Люди не сразу поняли, что произошло. Они еще оставались на своих местах, с радостью мокли под дождем, признав в нем верного союзника.
К Сосьве с пожарища помчались черные ручьи, унося в потоках угли и сажу.
Викторенко не узнал Лунева. Не понял, когда он прилетел. Они долго смотрели друг на друга, едва держась на ногах от смертельной усталости.
— Иван, с победой! — глухо, чужим голосом сказал Лунев, чувствуя, что слова царапали обожженное горло.
Викторенко оторопело вскинул глаза.
— У нас, газовиков, опасная специальность! — сказал тем же скрипучим голосом Лунев. — Как минеры, мы не имеем права ошибаться!
По голосу Викторенко узнавал Лунева. Но закопченное лицо казалось совершенно другим, с гармошкой морщин на лбу и белыми висками. Если бы ему удалось взглянуть в зеркало, то удивился бы и самому себе. Лоб распахан складками. Брови сгорели. Над надбровными дугами твердые бугры. Седина выбелила волосы.
— В Саратове был подобный случай… Дамбу отсыпали. Потеряли две недели… Москва забомбит телеграммами.

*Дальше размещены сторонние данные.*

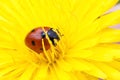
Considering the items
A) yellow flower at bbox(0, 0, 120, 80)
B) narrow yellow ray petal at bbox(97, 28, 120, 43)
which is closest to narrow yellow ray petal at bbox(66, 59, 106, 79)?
yellow flower at bbox(0, 0, 120, 80)

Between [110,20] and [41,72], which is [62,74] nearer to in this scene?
[41,72]

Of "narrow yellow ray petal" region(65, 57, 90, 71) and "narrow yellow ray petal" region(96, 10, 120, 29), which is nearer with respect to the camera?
"narrow yellow ray petal" region(65, 57, 90, 71)

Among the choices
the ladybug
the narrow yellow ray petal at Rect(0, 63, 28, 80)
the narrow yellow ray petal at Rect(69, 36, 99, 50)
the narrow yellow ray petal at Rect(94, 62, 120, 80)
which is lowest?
the narrow yellow ray petal at Rect(94, 62, 120, 80)

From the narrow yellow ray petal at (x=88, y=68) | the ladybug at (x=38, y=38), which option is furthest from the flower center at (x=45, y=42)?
the narrow yellow ray petal at (x=88, y=68)

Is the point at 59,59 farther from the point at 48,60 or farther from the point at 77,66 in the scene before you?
the point at 77,66

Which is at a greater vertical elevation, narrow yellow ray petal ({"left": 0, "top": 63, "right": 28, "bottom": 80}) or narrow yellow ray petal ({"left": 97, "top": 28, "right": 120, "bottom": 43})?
narrow yellow ray petal ({"left": 97, "top": 28, "right": 120, "bottom": 43})

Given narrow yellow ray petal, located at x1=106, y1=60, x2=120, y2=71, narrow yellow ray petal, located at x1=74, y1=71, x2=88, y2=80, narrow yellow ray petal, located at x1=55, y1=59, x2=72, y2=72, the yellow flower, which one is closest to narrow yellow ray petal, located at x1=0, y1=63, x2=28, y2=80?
the yellow flower

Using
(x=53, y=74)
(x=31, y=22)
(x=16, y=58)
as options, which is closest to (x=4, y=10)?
(x=31, y=22)

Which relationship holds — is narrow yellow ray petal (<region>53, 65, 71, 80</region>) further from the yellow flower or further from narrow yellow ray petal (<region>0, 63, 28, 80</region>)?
narrow yellow ray petal (<region>0, 63, 28, 80</region>)
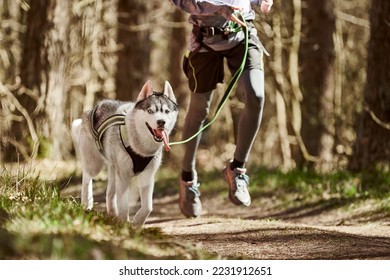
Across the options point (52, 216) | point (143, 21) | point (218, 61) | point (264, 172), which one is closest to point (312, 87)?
point (264, 172)

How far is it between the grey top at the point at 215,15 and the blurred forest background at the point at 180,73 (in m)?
2.19

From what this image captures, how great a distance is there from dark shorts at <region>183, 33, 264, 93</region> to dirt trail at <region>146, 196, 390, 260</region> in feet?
3.95

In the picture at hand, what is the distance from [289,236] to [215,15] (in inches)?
75.2

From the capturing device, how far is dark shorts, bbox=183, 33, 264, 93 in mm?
6793

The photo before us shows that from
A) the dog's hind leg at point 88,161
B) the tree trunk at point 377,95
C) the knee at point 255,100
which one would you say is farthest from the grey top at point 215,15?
the tree trunk at point 377,95

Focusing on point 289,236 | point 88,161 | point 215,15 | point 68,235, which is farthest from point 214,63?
point 68,235

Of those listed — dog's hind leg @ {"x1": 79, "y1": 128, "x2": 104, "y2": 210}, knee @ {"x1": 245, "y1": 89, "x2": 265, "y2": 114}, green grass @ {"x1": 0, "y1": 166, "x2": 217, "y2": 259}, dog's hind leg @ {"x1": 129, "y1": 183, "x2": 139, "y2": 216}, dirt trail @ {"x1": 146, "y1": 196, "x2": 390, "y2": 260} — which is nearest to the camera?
green grass @ {"x1": 0, "y1": 166, "x2": 217, "y2": 259}

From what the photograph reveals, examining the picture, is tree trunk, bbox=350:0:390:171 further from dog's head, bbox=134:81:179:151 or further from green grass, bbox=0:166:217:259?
green grass, bbox=0:166:217:259

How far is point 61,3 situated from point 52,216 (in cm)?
559

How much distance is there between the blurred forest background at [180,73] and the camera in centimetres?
950

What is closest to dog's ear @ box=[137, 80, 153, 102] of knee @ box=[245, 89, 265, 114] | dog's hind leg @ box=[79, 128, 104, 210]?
dog's hind leg @ box=[79, 128, 104, 210]

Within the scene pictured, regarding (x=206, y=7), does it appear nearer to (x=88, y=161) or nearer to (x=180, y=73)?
(x=88, y=161)

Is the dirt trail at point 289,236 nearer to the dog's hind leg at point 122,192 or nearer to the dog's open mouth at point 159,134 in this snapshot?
the dog's hind leg at point 122,192

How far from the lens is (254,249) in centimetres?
574
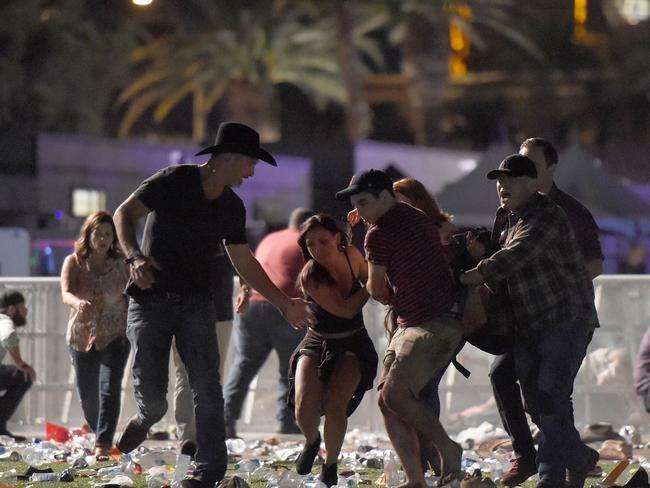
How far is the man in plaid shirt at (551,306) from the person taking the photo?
26.4ft

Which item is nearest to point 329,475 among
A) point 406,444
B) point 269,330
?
point 406,444

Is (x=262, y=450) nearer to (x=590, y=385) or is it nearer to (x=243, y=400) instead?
(x=243, y=400)

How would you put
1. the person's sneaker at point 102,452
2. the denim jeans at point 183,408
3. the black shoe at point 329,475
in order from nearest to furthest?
the black shoe at point 329,475 < the denim jeans at point 183,408 < the person's sneaker at point 102,452

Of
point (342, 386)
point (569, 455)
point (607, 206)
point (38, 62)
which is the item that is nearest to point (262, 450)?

Викторенко растопыренными пальцами, как гребнем, поднял упавшие на глаза волосы. Пытливо смотрел на Лунева:
— Надо научиться загадывать на два хода вперед. Евгений Никифорович, нет у меня ни одного хода в запасе. Вы подсказали путь — дамба, но сами же ее забраковали. В Сосьве сильное течение. Разорванная труба ушла в глубину.
— Вертолетом пришлю водолазов. Вы здесь с инженерами мерекайте что к чему…
— Будем соображать!
— Ну, мне пора. О ЧП Москве надо докладывать. Помни, Иван, за тобой труба! — Лунев звонко хлопнул по широкой ладони. — Звони в любое время. Сообщай, что придумаете.
На берегу реки, недалеко от разорванной грубы, разбили палатки. Гордей Завалий, постукивая топором, будто играя, быстро сколотил лежаки, а для Викторенко даже стол, набранный из тонких жердей.